Bank of the United States v. White

BY THE COURT.

No levy was necessary. The law required a levari facias on such judgment in name; in effect, it was but an order to sell the mortgaged premises. All these objections to the proceedings of the judgment were, however, with the Court of *593Common Pleas, and should have been objected against the order of confirmation, when it was before them. It does not appear that this was done.

The objection set up by the bank to reverse these proceedings and set aside a sale to herself, because of her own inability topurchase, does not commend itself to favor for its modesty. The bank was a stranger to the record, and stepped forward to bid as another purchaser, and bought in the property at $35 per acre, which was appraised at $6, acquiesced in the confirmation of the sale, and now asks this court to exonerate her from her purchase, because she transcended her power in purchasing. We should hardly be disposed to do so in a proper case, certainly not without we were compelled by law.

But what right has the bank of-the United States to bring certiorari ? Is she party or privy to the judgment ? The plaintiff is not dead.
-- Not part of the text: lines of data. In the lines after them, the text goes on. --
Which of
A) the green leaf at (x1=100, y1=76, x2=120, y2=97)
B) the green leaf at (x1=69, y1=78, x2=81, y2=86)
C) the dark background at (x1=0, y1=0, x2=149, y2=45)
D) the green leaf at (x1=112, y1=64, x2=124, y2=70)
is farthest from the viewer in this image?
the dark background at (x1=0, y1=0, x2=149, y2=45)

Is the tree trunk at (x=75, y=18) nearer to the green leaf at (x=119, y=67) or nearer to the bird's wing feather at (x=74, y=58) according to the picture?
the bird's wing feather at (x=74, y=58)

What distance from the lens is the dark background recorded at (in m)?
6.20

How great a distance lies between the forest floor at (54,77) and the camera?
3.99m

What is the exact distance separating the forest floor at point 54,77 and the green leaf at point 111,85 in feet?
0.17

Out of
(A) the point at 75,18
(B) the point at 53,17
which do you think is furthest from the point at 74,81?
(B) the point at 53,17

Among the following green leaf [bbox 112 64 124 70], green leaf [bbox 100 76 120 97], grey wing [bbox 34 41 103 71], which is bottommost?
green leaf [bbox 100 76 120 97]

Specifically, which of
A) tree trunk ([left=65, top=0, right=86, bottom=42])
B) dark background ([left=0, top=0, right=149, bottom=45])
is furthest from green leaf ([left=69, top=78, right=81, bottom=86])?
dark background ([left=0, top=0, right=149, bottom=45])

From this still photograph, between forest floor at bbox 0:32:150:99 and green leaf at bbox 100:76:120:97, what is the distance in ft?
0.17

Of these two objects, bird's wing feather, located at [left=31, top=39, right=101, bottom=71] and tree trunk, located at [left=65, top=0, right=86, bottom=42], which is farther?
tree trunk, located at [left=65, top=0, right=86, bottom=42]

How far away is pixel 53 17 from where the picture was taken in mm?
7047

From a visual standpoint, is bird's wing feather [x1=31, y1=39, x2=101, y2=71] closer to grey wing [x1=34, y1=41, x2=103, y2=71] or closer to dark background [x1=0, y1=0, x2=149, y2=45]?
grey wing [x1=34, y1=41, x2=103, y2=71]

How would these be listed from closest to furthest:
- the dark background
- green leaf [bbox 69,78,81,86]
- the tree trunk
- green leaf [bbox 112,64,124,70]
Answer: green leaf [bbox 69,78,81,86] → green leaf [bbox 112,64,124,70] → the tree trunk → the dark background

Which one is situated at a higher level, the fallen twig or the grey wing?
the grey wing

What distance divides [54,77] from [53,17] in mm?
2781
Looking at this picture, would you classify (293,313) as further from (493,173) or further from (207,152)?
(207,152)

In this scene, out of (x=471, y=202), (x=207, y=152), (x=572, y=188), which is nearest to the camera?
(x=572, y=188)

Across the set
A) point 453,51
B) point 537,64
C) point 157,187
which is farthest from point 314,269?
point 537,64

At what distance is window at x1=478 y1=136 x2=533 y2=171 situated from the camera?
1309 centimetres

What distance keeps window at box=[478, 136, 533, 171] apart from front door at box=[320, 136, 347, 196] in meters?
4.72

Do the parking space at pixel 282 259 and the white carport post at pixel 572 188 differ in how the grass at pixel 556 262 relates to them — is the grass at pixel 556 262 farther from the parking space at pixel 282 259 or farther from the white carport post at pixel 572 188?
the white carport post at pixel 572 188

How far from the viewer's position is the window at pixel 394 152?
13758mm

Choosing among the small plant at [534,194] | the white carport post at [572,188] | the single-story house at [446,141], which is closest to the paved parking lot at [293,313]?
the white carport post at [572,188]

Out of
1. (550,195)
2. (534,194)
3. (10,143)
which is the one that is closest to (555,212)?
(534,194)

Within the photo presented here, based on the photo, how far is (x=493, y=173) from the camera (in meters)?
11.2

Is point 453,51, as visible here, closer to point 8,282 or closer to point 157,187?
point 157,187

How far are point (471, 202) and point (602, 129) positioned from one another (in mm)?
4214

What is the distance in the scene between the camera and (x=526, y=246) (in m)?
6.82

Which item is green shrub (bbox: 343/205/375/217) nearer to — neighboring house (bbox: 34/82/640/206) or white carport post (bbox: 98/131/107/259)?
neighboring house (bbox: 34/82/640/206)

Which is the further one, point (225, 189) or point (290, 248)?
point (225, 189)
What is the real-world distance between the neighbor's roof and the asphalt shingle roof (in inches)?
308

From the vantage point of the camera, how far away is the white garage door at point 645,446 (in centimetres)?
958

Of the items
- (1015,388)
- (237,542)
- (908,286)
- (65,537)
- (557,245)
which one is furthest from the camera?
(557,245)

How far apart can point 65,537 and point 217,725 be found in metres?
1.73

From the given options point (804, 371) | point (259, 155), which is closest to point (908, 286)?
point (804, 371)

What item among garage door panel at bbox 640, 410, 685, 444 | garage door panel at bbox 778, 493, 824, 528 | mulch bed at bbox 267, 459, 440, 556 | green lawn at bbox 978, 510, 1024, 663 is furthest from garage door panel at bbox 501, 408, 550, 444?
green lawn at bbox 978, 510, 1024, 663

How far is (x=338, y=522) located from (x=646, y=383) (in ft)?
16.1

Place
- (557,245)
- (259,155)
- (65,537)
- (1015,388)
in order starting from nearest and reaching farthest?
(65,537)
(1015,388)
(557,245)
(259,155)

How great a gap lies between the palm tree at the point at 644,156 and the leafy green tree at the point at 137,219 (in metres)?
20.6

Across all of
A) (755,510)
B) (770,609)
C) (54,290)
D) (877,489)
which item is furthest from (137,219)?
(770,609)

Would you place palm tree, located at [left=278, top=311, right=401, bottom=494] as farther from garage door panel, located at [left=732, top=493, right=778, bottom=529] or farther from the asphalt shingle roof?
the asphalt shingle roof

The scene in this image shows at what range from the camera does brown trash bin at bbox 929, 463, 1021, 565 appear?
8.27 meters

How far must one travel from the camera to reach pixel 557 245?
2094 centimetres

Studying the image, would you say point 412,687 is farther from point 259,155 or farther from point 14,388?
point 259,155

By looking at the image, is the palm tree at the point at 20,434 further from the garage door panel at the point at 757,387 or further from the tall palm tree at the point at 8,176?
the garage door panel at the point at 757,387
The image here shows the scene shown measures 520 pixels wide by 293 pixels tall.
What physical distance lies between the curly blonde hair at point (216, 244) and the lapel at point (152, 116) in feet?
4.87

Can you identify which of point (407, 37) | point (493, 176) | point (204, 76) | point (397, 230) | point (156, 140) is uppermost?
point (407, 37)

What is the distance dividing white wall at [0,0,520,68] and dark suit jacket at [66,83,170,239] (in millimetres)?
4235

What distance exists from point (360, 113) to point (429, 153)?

If the bank, in this instance, is to be regarded as privy and entitled to bring error on the judgment, so may every purchaser of a chattel or piece of land on execution, who finds he has a bad title, hunt up errors in the judgment, though the parties to it are satisfied, and sue out a writ of error, nominally to reverse the judgment, but really to set aside the sale and open the door to recover back the money paid on the purchase.

This writ has issued unadvisedly, and must be dismissed at the plaintiff’s costs.